I still don't really consider myself an ex-pat. Though I share some of my wife's interests here in Guatemala I still make my own living predominantly outside the country and haven't felt that reversing out the time I spend in the UK and Guatemala has resulted in such a massive lifestyle change as others who more consciously emigrate or indeed ex-patriate themselves.
Having such a long association with this lovely town and my local relatives by marriage, I also feel a good deal more assimilated when I'm here than other foreign residents I could mention. So call me a tourist if you like...albeit one who spends a bit more time here than most. (You most certainly won't find me calling myself a 'citizen of the world' however. Last time I overheard someone doing that, I thought what a twat! )
What's the difference between an ex-pat and an immigrant, I've had cause to ask myself a few times this year? That an ex-pat generally won't fight for his or her adopted country seems like an obvious one; in fact they generally run for their embassies at the first sign of trouble. (Though, the distinctions are very often more subtle. For example, your average American in Florence will occasionally wander around fantasising about being Italian in a way that can be contrasted with their equivalents over here, who will almost never dream of being Guatemalan.)
Anyway, 2008 was memorable in that I made good on the decision to spend more time out here and in the way that the departing Bush administration almost took the entire global economy out with them when they fumbled the winding up of Lehman Brothers.
Yet I believe that it is the contents of this year which will stick with me for longer. It's had one grim personal moment in particular, but also plenty of uplifting ones as the general sense of circling the drain eased from the late spring onwards. It has been the year that I finally found my way to Oaxaca and discovered the uncomplicated pleasures of Mazunte.
I then spent a good part of the summer back at the farm in Berkshire and was glad to be around when most needed. I've also felt personally rewarded (and useful) in the various roles I have undertaken for Commetric this year.
V and I have avoided making any major changes to the house over the last twelve months but have stored up a few biggies for Q1 2010. The local cat population has fluctuated, but we're steady on the chuchos.

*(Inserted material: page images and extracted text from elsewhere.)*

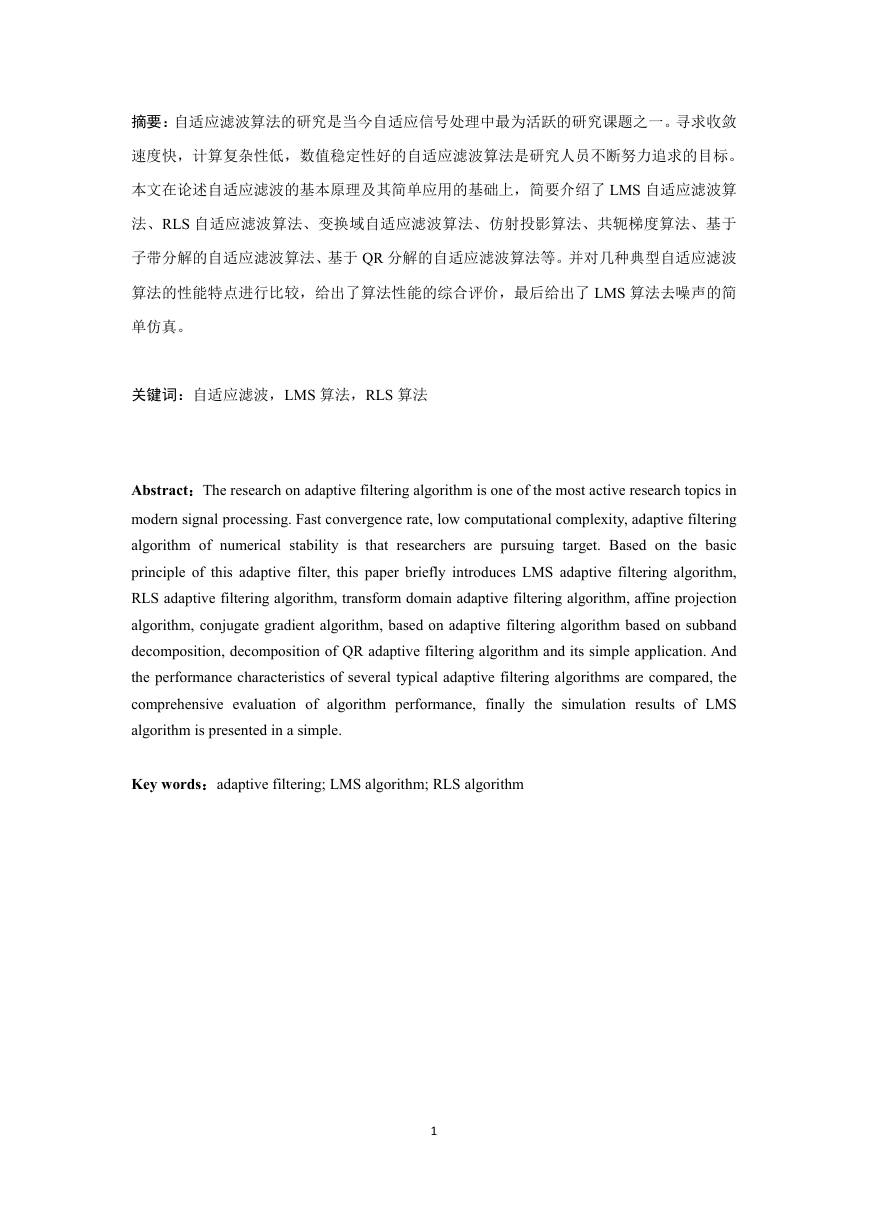 摘要：自适应滤波算法的研究是当今自适应信号处理中最为活跃的研究课题之一。寻求收敛速度快，计算复杂性低，数值稳定性好的自适应滤波算法是研究人员不断努力追求的目标。本文在论述自适应滤波的基本原理及其简单应用的基础上，简要介绍了 LMS 自适应滤波算法、RLS 自适应滤波算法、变换域自适应滤波算法、仿射投影算法、共轭梯度算法、基于子带分解的自适应滤波算法、基于 QR 分解的自适应滤波算法等。并对几种典型自适应滤波算法的性能特点进行比较，给出了算法性能的综合评价，最后给出了 LMS 算法去噪声的简单仿真。

关键词：自适应滤波，LMS 算法，RLS 算法

Abstract：The research on adaptive filtering algorithm is one of the most active research topics in modern signal processing. Fast convergence rate, low computational complexity, adaptive filtering algorithm of numerical stability is that researchers are pursuing target. Based on the basic principle of this adaptive filter, this paper briefly introduces LMS adaptive filtering algorithm, RLS adaptive filtering algorithm, transform domain adaptive filtering algorithm, affine projection algorithm, conjugate gradient algorithm, based on adaptive filtering algorithm based on subband decomposition, decomposition of QR adaptive filtering algorithm and its simple application. And the performance characteristics of several typical adaptive filtering algorithms are compared, the comprehensive evaluation of algorithm performance, finally the simulation results of LMS algorithm is presented in a simple.

Key words：adaptive filtering; LMS algorithm; RLS algorithm

1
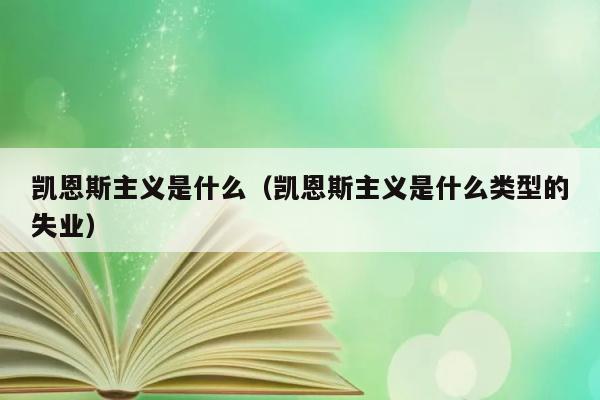 凯恩斯主义是什么（凯恩斯主义是什么类型的失业）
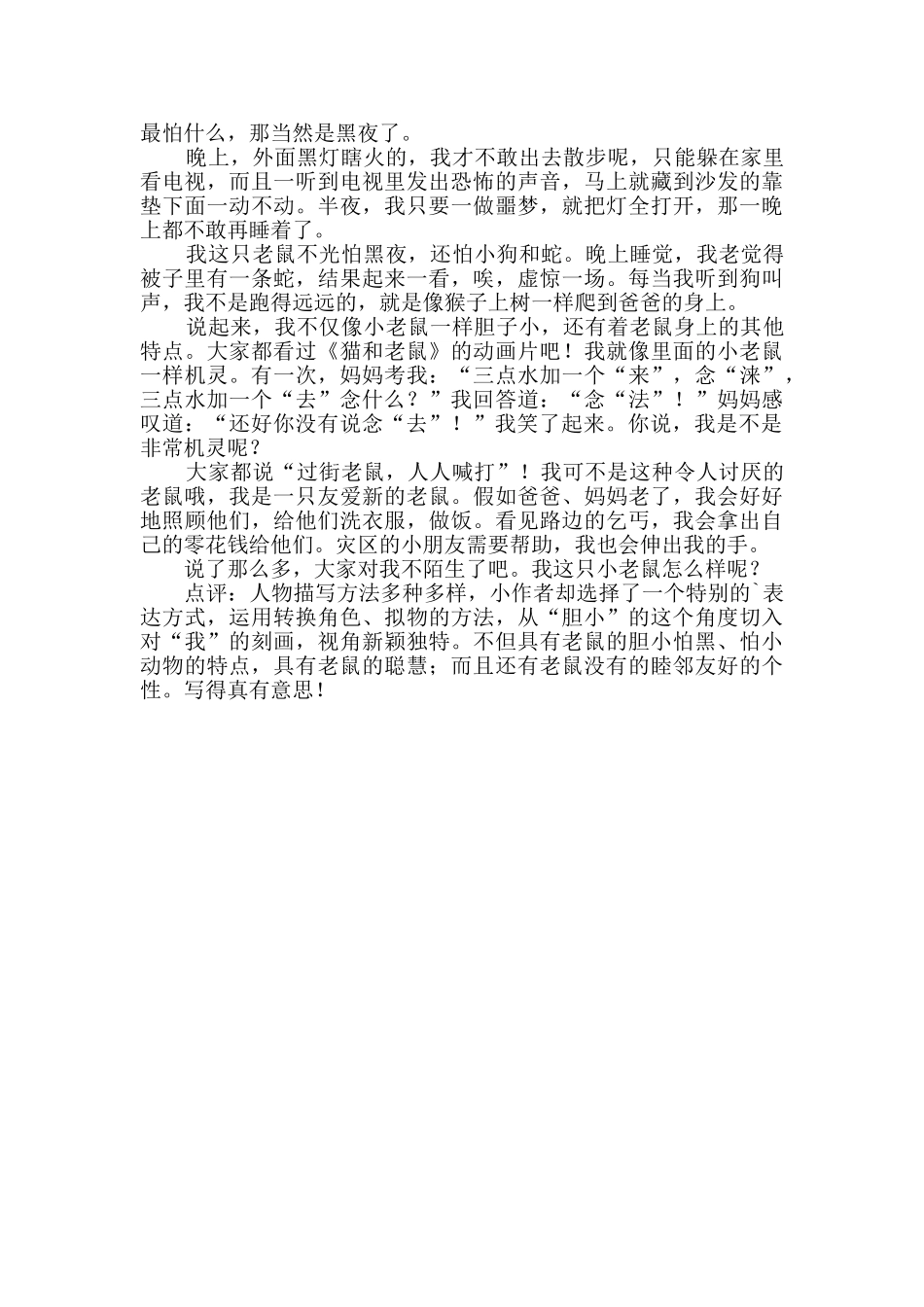 最怕什么，那当然是黑夜了。

晚上，外面黑灯瞎火的，我才不敢出去散步呢，只能躲在家里看电视，而且一听到电视里发出恐怖的声音，马上就藏到沙发的靠垫下面一动不动。半夜，我只要一做噩梦，就把灯全打开，那一晚上都不敢再睡着了。

我这只老鼠不光怕黑夜，还怕小狗和蛇。晚上睡觉，我老觉得被子里有一条蛇，结果起来一看，唉，虚惊一场。每当我听到狗叫声，我不是跑得远远的，就是像猴子上树一样爬到爸爸的身上。

说起来，我不仅像小老鼠一样胆子小，还有着老鼠身上的其他特点。大家都看过《猫和老鼠》的动画片吧！我就像里面的小老鼠一样机灵。有一次，妈妈考我：“三点水加一个“来”，念“涞”，三点水加一个“去”念什么？”我回答道：“念“法”！”妈妈感叹道：“还好你没有说念“去”！”我笑了起来。你说，我是不是非常机灵呢？

大家都说“过街老鼠，人人喊打”！我可不是这种令人讨厌的老鼠哦，我是一只友爱新的老鼠。假如爸爸、妈妈老了，我会好好地照顾他们，给他们洗衣服，做饭。看见路边的乞丐，我会拿出自己的零花钱给他们。灾区的小朋友需要帮助，我也会伸出我的手。

说了那么多，大家对我不陌生了吧。我这只小老鼠怎么样呢？

点评：人物描写方法多种多样，小作者却选择了一个特别的`表达方式，运用转换角色、拟物的方法，从“胆小”的这个角度切入对“我”的刻画，视角新颖独特。不但具有老鼠的胆小怕黑、怕小动物的特点，具有老鼠的聪慧；而且还有老鼠没有的睦邻友好的个性。写得真有意思！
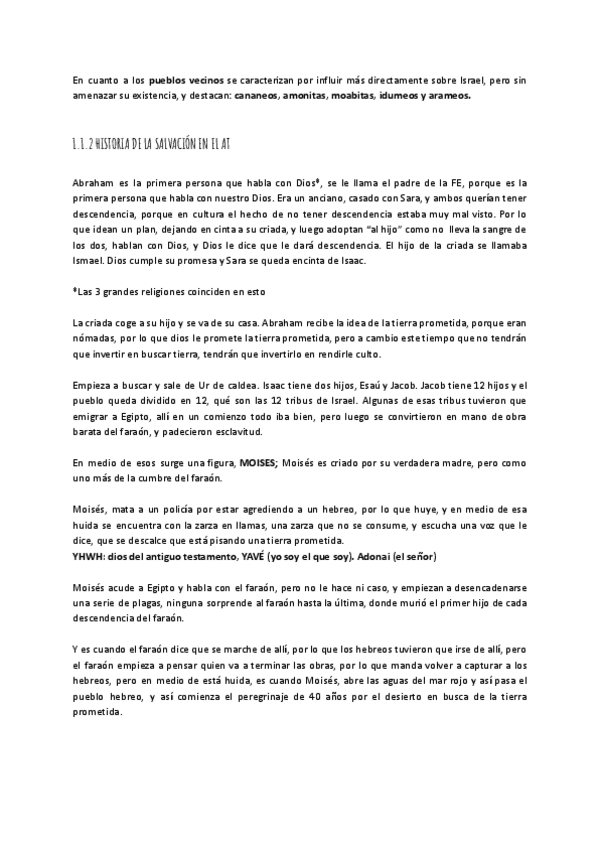 En cuanto a los pueblos vecinos se caracterizan por influir más directamente sobre Israel, pero sin amenazar su existencia, y destacan: cananeos, amonitas, moabitas, idumeos y arameos.

1.1.2 HISTORIA DE LA SALVACIÓN EN EL AT

Abraham es la primera persona que habla con Dios*, se le llama el padre de la FE, porque es la primera persona que habla con nuestro Dios. Era un anciano, casado con Sara, y ambos querían tener descendencia, porque en cultura el hecho de no tener descendencia estaba muy mal visto. Por lo que idean un plan, dejando en cinta a su criada, y luego adoptan "al hijo" como no lleva la sangre de los dos, hablan con Dios, y Dios le dice que le dará descendencia. El hijo de la criada se llamaba Ismael. Dios cumple su promesa y Sara se queda encinta de Isaac.

*Las 3 grandes religiones coinciden en esto

La criada coge a su hijo y se va de su casa. Abraham recibe la idea de la tierra prometida, porque eran nómadas, por lo que dios le promete la tierra prometida, pero a cambio este tiempo que no tendrán que invertir en buscar tierra, tendrán que invertirlo en rendirle culto.

Empieza a buscar y sale de Ur de caldea. Isaac tiene dos hijos, Esaú y Jacob. Jacob tiene 12 hijos y el pueblo queda dividido en 12, qué son las 12 tribus de Israel. Algunas de esas tribus tuvieron que emigrar a Egipto, allí en un comienzo todo iba bien, pero luego se convirtieron en mano de obra barata del faraón, y padecieron esclavitud.

En medio de esos surge una figura, MOISES; Moisés es criado por su verdadera madre, pero como uno más de la cumbre del faraón.

Moisés, mata a un policía por estar agrediendo a un hebreo, por lo que huye, y en medio de esa huida se encuentra con la zarza en llamas, una zarza que no se consume, y escucha una voz que le dice, que se descalce que está pisando una tierra prometida.
YHWH: dios del antiguo testamento, YAVÉ (yo soy el que soy). Adonai (el señor)

Moisés acude a Egipto y habla con el faraón, pero no le hace ni caso, y empiezan a desencadenarse una serie de plagas, ninguna sorprende al faraón hasta la última, donde murió el primer hijo de cada descendencia del faraón.

Y es cuando el faraón dice que se marche de allí, por lo que los hebreos tuvieron que irse de allí, pero el faraón empieza a pensar quien va a terminar las obras, por lo que manda volver a capturar a los hebreos, pero en medio de está huida, es cuando Moisés, abre las aguas del mar rojo y así pasa el pueblo hebreo, y así comienza el peregrinaje de 40 años por el desierto en busca de la tierra prometida.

Meanwhile, my investment in Amazon seven months ago has worked out so well that I don't know how much longer I can continue to deny myself a Kindle. Nevertheless I've rather scaled down my non-fiction reading this year so I've settled on a top 5 rather than a top 10:
1) The Berlin Diaries Of Marie Vasiltchikov — MARIE 'MISSIE' VASILTCHIKOV
2) The Suspicions Of Mr Whicher — KATE SUMMERSCALE
3) Agincourt — JULIET BARKER
4) Henry, Virtuous Prince — DAVID STARKEY
5) D-Day — ANTHONY BEEVOR
The opposite problem applies with my favourite films of 2009, as there were 20+ to which I accorded at least an A grade. Anyway, here — in no particular order — are the twelve I picked for my year-end chart in ultimately undisciplined fashion:
— Tony Manero
— A Perfect Getaway
— Che, Part 1
— The Hurt Locker
— There Will Be Blood
— Vicky Cristina Barcelona
— Gran Torino
— Drag Me to Hell
— The Damned United
— Let the Right One In
There was also a pair of very memorable feature-lenth documentaries:
— Man on Wire
— Encounters at the End of the World
These are all 2008/9 releases. Of the comparative oldies, we also greatly enjoyed...
— The Quiet Family
BTW, one night very soon we're going to be watching The White Ribbon, Haneke's Palm D'Or winner and a movie I suspect might have made it onto this list if we'd seen it in time,.